[Extracted data]:

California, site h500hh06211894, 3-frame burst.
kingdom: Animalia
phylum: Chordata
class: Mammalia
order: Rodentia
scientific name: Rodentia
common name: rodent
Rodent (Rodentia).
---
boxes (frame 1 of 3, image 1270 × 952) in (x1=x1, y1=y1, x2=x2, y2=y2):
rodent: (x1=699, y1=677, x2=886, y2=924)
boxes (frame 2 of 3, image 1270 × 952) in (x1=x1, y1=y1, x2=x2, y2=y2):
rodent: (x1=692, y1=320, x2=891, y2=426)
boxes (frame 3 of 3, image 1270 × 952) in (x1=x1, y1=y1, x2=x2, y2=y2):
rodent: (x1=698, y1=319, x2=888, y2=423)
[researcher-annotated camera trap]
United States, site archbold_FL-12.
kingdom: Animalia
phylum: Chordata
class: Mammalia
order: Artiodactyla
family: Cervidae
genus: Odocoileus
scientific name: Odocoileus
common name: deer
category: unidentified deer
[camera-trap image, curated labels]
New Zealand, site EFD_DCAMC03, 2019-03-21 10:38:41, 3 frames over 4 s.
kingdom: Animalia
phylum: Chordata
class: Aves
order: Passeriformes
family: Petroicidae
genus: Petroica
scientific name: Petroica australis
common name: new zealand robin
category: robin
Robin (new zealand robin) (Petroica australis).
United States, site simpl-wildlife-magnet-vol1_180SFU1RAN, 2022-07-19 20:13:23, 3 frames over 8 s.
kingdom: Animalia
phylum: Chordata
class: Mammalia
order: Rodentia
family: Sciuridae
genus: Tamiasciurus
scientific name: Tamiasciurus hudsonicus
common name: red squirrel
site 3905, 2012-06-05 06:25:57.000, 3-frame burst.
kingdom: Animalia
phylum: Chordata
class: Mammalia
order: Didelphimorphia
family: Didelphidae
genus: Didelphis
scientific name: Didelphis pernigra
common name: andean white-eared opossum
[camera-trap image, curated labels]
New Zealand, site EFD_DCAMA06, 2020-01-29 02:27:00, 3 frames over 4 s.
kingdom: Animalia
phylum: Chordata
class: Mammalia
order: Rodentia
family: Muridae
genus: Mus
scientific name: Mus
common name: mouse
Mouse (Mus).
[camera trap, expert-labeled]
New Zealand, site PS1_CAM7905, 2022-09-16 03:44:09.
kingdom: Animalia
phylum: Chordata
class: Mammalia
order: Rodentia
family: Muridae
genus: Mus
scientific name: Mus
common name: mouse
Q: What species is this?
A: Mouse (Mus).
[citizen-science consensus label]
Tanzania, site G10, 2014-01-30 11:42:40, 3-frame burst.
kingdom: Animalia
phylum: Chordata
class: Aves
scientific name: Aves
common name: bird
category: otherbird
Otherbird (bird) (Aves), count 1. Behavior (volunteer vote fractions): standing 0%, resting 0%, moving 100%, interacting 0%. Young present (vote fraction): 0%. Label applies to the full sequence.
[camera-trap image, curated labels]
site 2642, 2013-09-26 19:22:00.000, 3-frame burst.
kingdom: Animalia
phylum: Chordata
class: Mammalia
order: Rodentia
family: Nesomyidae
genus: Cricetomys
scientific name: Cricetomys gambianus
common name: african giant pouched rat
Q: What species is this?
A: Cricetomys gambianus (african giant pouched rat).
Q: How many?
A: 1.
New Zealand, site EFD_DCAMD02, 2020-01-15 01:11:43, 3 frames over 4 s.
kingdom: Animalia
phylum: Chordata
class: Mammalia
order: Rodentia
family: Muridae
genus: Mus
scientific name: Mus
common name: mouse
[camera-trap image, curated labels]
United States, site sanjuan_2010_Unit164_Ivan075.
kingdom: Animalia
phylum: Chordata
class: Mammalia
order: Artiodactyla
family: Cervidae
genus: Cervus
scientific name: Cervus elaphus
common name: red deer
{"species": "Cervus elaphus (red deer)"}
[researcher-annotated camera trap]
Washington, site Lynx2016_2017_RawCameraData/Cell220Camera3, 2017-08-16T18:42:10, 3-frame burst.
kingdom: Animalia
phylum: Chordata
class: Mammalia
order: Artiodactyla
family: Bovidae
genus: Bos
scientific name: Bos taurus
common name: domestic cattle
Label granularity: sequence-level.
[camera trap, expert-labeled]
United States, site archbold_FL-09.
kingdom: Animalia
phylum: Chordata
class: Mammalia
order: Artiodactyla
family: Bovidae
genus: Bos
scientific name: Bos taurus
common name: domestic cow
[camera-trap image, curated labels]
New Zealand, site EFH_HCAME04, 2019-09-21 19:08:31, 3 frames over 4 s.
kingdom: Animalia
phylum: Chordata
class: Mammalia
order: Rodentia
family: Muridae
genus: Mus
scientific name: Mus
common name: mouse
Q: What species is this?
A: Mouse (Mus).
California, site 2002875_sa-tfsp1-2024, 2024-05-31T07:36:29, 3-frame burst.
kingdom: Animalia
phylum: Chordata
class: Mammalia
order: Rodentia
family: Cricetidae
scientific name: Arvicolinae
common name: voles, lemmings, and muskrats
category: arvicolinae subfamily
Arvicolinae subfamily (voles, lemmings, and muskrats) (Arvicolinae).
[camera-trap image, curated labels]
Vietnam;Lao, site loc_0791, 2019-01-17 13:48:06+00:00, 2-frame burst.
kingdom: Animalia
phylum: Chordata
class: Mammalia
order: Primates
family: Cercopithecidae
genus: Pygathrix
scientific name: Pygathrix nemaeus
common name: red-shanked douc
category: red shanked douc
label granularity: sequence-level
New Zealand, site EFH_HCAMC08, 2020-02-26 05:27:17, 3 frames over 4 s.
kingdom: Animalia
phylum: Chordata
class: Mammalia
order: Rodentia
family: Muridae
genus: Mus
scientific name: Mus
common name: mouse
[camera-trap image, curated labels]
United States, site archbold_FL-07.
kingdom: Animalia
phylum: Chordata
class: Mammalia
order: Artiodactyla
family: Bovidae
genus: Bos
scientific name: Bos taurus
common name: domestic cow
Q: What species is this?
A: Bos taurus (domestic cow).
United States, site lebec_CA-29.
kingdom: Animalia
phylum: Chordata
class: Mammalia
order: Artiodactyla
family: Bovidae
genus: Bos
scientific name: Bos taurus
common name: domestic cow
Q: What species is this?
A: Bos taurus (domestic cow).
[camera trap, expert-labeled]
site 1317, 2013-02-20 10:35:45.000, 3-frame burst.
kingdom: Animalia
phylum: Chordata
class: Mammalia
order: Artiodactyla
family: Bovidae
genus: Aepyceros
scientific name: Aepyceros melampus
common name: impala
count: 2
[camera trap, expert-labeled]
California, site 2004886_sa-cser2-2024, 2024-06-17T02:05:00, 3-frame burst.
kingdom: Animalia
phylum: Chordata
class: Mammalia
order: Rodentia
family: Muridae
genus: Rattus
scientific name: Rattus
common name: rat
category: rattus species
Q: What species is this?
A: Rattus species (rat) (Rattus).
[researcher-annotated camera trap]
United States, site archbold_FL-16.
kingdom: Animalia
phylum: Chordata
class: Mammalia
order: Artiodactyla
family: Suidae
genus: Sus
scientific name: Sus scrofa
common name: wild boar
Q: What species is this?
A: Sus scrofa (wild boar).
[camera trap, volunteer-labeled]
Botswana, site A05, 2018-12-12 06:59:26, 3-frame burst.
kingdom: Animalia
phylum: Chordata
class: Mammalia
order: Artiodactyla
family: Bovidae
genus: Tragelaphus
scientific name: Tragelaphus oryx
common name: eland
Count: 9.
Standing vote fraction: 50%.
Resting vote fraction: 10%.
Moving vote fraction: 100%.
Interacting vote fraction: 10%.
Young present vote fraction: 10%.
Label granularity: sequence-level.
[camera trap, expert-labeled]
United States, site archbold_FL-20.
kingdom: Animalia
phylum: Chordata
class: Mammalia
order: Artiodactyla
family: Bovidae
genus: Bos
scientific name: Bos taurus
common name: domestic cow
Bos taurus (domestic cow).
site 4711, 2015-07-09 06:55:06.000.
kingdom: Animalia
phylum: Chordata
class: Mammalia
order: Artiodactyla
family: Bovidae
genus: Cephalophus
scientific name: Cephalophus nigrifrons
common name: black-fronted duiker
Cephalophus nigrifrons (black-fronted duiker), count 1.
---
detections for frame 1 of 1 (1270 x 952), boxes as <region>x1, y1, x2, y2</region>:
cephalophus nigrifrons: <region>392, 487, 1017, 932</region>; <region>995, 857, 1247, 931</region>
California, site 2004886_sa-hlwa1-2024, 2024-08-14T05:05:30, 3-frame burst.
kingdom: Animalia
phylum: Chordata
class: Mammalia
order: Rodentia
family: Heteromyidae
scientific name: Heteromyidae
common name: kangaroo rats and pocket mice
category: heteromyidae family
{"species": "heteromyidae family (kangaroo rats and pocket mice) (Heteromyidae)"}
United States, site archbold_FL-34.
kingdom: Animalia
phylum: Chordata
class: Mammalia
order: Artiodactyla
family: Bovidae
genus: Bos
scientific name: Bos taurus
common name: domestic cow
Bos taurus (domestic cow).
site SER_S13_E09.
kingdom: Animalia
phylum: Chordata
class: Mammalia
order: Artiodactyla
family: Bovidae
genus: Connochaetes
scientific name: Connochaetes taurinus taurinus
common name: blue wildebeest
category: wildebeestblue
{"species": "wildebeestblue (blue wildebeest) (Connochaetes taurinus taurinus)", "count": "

[What is needed]: Within the material above, transcribe exactly the lines that run from the line holding "family: Cercopithecidae" through the line holding "A: Sus scrofa (wild boar).".

[Task solution]:
family: Cercopithecidae
genus: Pygathrix
scientific name: Pygathrix nemaeus
common name: red-shanked douc
category: red shanked douc
label granularity: sequence-level
New Zealand, site EFH_HCAMC08, 2020-02-26 05:27:17, 3 frames over 4 s.
kingdom: Animalia
phylum: Chordata
class: Mammalia
order: Rodentia
family: Muridae
genus: Mus
scientific name: Mus
common name: mouse
[camera-trap image, curated labels]
United States, site archbold_FL-07.
kingdom: Animalia
phylum: Chordata
class: Mammalia
order: Artiodactyla
family: Bovidae
genus: Bos
scientific name: Bos taurus
common name: domestic cow
Q: What species is this?
A: Bos taurus (domestic cow).
United States, site lebec_CA-29.
kingdom: Animalia
phylum: Chordata
class: Mammalia
order: Artiodactyla
family: Bovidae
genus: Bos
scientific name: Bos taurus
common name: domestic cow
Q: What species is this?
A: Bos taurus (domestic cow).
[camera trap, expert-labeled]
site 1317, 2013-02-20 10:35:45.000, 3-frame burst.
kingdom: Animalia
phylum: Chordata
class: Mammalia
order: Artiodactyla
family: Bovidae
genus: Aepyceros
scientific name: Aepyceros melampus
common name: impala
count: 2
[camera trap, expert-labeled]
California, site 2004886_sa-cser2-2024, 2024-06-17T02:05:00, 3-frame burst.
kingdom: Animalia
phylum: Chordata
class: Mammalia
order: Rodentia
family: Muridae
genus: Rattus
scientific name: Rattus
common name: rat
category: rattus species
Q: What species is this?
A: Rattus species (rat) (Rattus).
[researcher-annotated camera trap]
United States, site archbold_FL-16.
kingdom: Animalia
phylum: Chordata
class: Mammalia
order: Artiodactyla
family: Suidae
genus: Sus
scientific name: Sus scrofa
common name: wild boar
Q: What species is this?
A: Sus scrofa (wild boar).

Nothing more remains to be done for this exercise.